(Images for object localization)

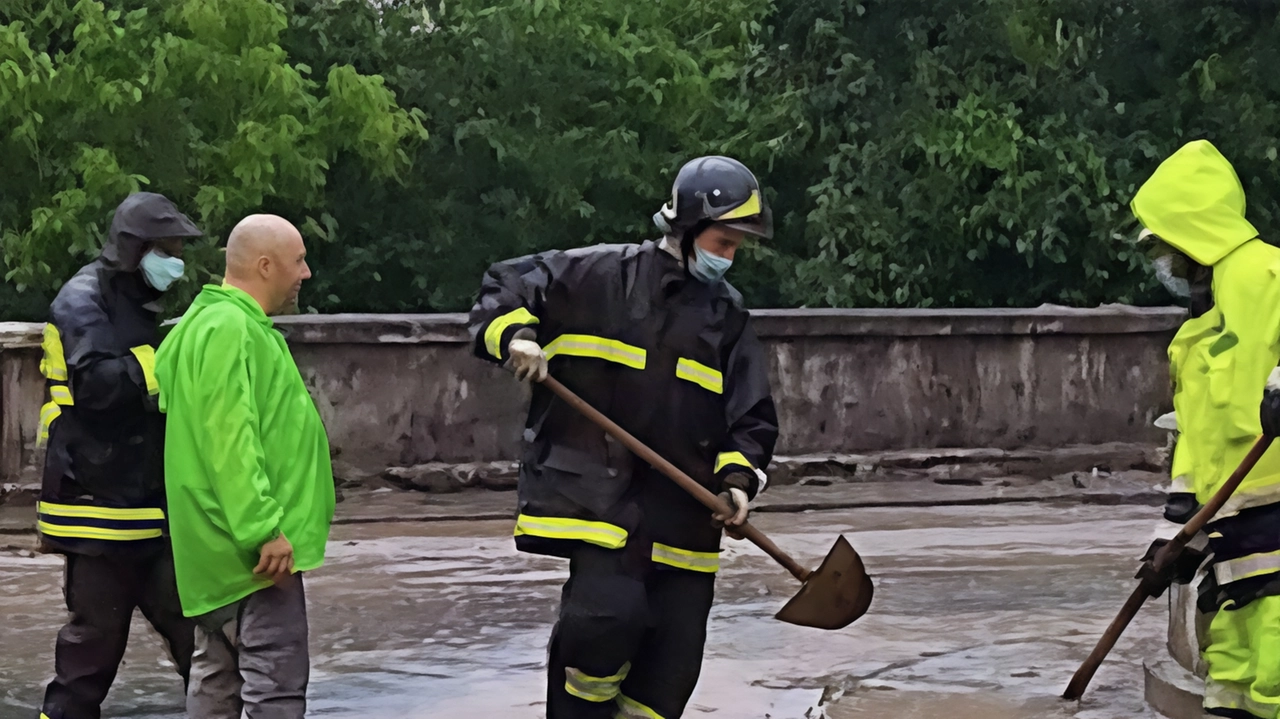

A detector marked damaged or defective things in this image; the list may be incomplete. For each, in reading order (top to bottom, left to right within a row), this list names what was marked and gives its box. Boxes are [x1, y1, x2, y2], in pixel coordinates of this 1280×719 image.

rusty shovel [540, 376, 880, 632]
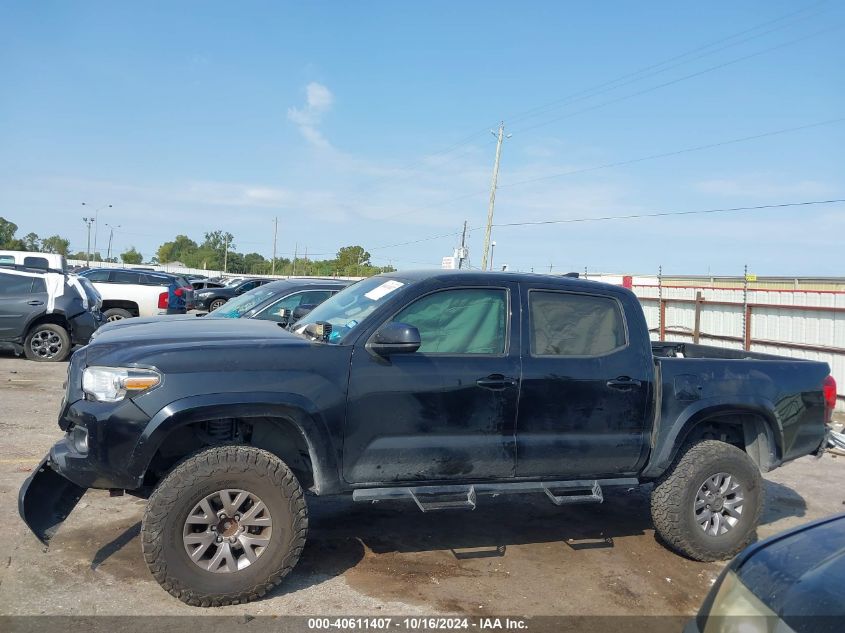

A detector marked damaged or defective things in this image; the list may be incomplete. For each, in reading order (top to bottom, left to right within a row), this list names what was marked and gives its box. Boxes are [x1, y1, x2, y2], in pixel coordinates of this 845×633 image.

damaged front fender [17, 456, 86, 540]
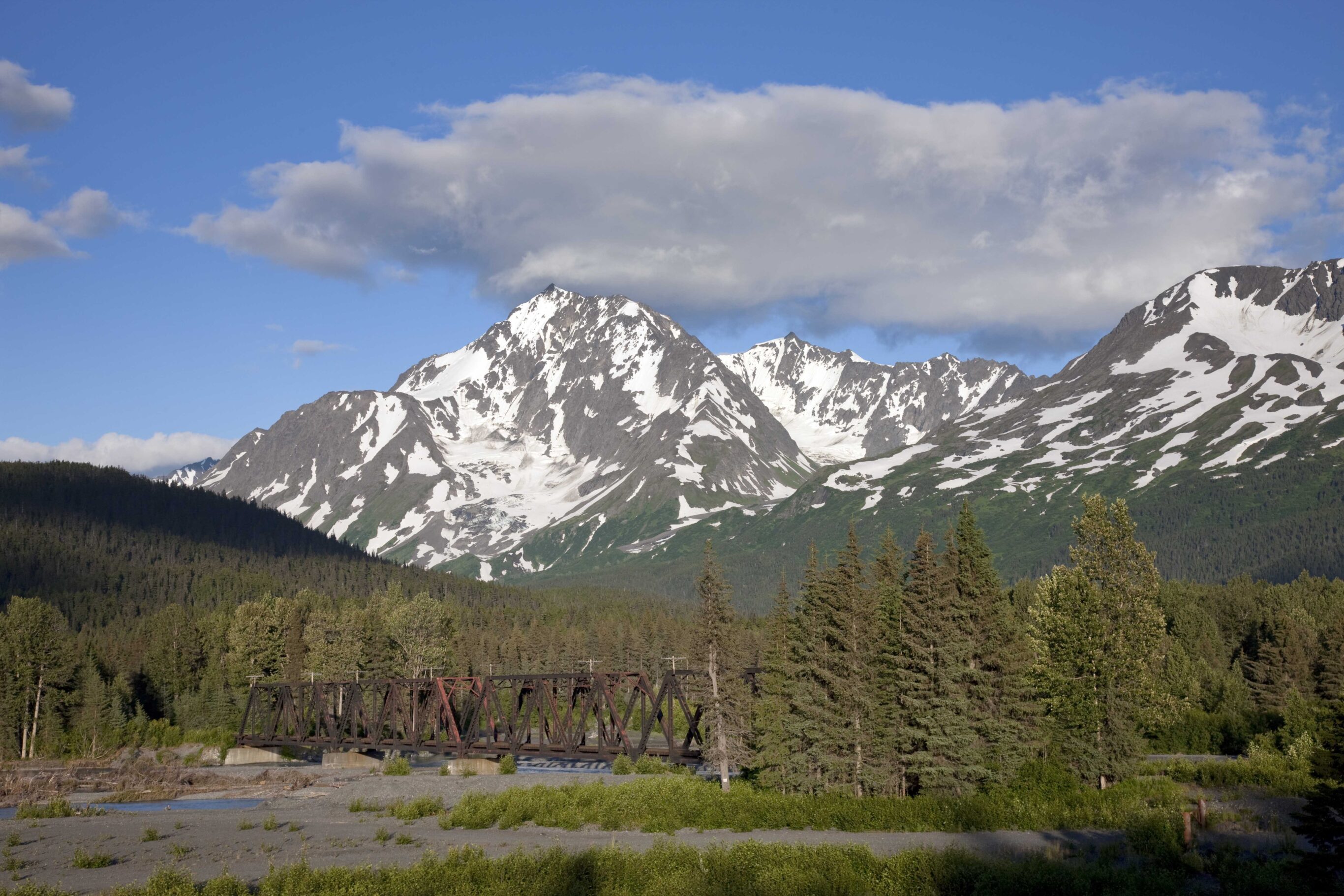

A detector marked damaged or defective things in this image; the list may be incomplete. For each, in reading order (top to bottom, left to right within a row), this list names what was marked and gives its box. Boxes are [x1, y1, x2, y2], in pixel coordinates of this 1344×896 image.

_WHAT TO PRODUCE_
Starting at the line that contains "this 845×633 image.", reproduce each line exactly through the end of the entries above, leaving every picture out.

_SOLUTION BELOW_
A detector marked damaged or defective things in this image; the list may be incomplete. For each, in reading order (top to bottom, left to right within a row), this list names what was marked and gives its box. Boxes are [x1, y1, x2, y2], in pixel coordinates of this 845×633 image.

damaged front fender [17, 456, 86, 540]

A detector marked damaged or defective things in this image; the list may be incomplete. For each, in reading order (top to bottom, left to right within a row), this list names what was marked and gives its box. Boxes are [x1, y1, x2, y2], in pixel coordinates of this 1344×896 image.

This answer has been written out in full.